Какое существо стояло рядом со мной и о чём-то меня вопрошало. Не без усилия отвёл я глаза от Татьяны и взглянул на это создание. Оно, кажется, было женщиной и, кажется, чего-то от меня хотело.
— …я говорю, белый танец объявили… Вы не танцуете?.. Извините, пожалуйста…
— Ещё как танцую! — бодро ответил я и утащил существо в соседнюю комнату. Здесь две-три пары в табачном дыму вели непростые беседы друг с другом, делая вид, что танцуют. Я принялся топтаться по кругу, волоча за собой хрупкого гномика в незабудковом платье.
— Вы меня не помните? — бормотал гномик. — Мы ехали в автобусе вместе… Из Ленинграда… простите! то есть, конечно, из Петербурга… всё время путаю, такая тупая… Вы ещё говорили, что работали у Шорохова в «Нокауте»… Я тогда не вспомнила вас, перепутала… Вы, наверное, обиделись на меня… такая тупая… А сейчас я вспомнила… то есть, не сейчас, а тогда ещё, в автобусе… но не решилась сказать… Вы делали серию репортажей о Кунсткамере, когда оттуда бронзовые статуи украли… Верно? Ой, как здорово!
Теперь я вспомнил её. Да, в самом деле — автобус, две дамы… Не думал я, что она окажется такой маленькой, — на сиденье это было незаметно, — вот только как же её зовут? Она что-то ещё говорила, — о каком-то моём однокласснике, о том, что она — его сестра, что она помнит меня со школьных лет, видела как-то на лыжных соревнованиях…
— Тебя зовут-то как? — перебил я её в тот самый миг, когда она готовилась рассказать что-то интересное.
— Надя! — пискнула она. — Надежда! А вас? Я такая тупая: мне и брат говорил, и Новосёлов вас представлял, а я и не запомнила… Это я от нервов забывчивая становлюсь…
— Да какая разница… — сказал я, пытаясь разглядеть, что происходит в курилке.
— В каком смысле, разница? — огорчилась она. — Вам всё равно, помню я ваше имя или нет?
— Да нет, не в этом дело… Я хотел сказать: какая разница, кто я такой, — кому это интересно… Один из многих, ничем не примечательная личность… Вовсе не обязательно знать моё имя, не стоит загромождать память подобным хламом… — бубнил я, сам плохо понимая, что мелет мой язык. Гораздо больше меня волновало другое: когда кончится эта невыносимая музыка, и я смогу вернуться к своим милым сокурсникам?.. Собственно, я мог это сделать прямо сейчас, но дурацкие условности мешали мне ни с того ни с сего прервать танец с Надеждой. А она, бедная, совсем скисла от моих слов и теперь тоже не горела желанием кружиться по залу.

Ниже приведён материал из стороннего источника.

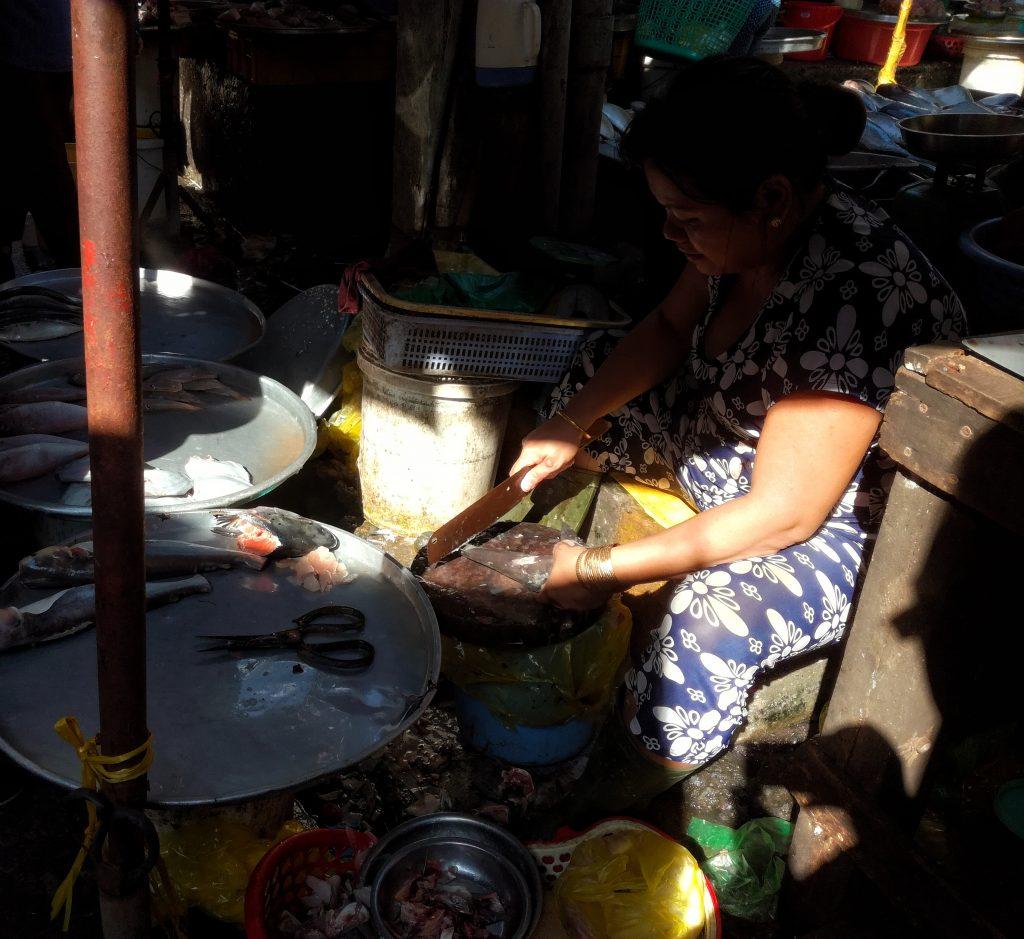 Cô này đang mài vẩy xử lý sạch vẩy cá để bán cho khách. Ánh sáng có vẻ hay quá mình đi ngang qua làm 1 shot rồi đi ngay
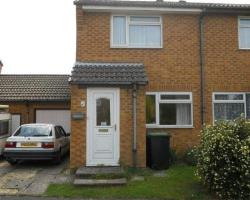 Semi Detached House To Let  Christchurch Dorset BH23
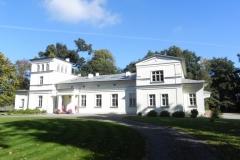 2011-10-02 Rylsk - pałac (10)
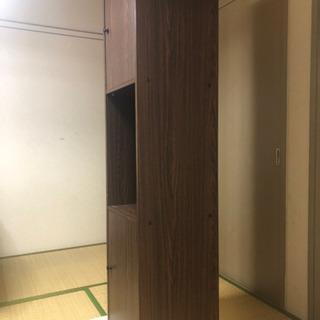 木目調の本棚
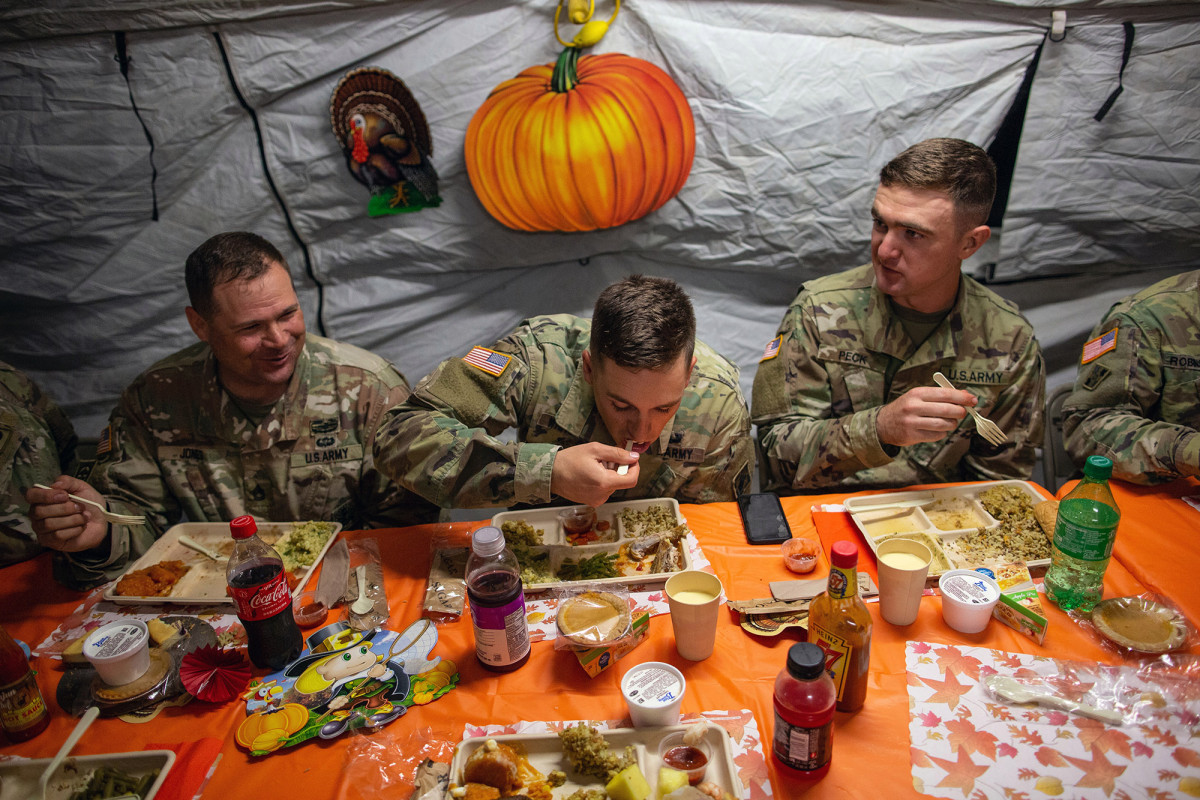 US troops get 'grab-and-go' Thanksgiving meals amid COVID-19 concerns 1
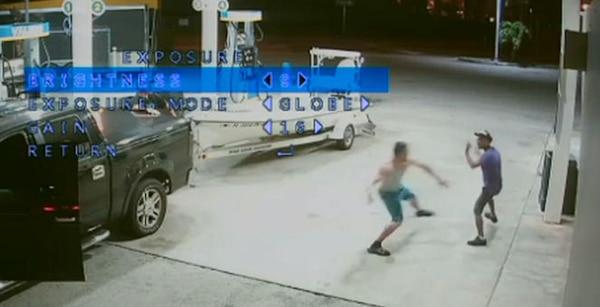 Modelo mata a 'batazos' a indigente en Miami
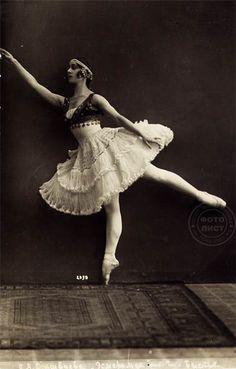 Olga Spesivtseva~Photo postcard from the early twentieth century.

— В общем, всё понятно, — сказала она мрачно. — Знаете, животное такое есть «тупайя»? В Африке живёт. Видимо, я от него происхожу.
— Надя, извини, меня там, кажется, зовут! — сказал я и, беспардонно бросив её посреди зала, побежал в курилку. На пороге обернулся к ней, покаянно прижал руки к груди: — Срочное дело! Никак не могу! Ну, извини!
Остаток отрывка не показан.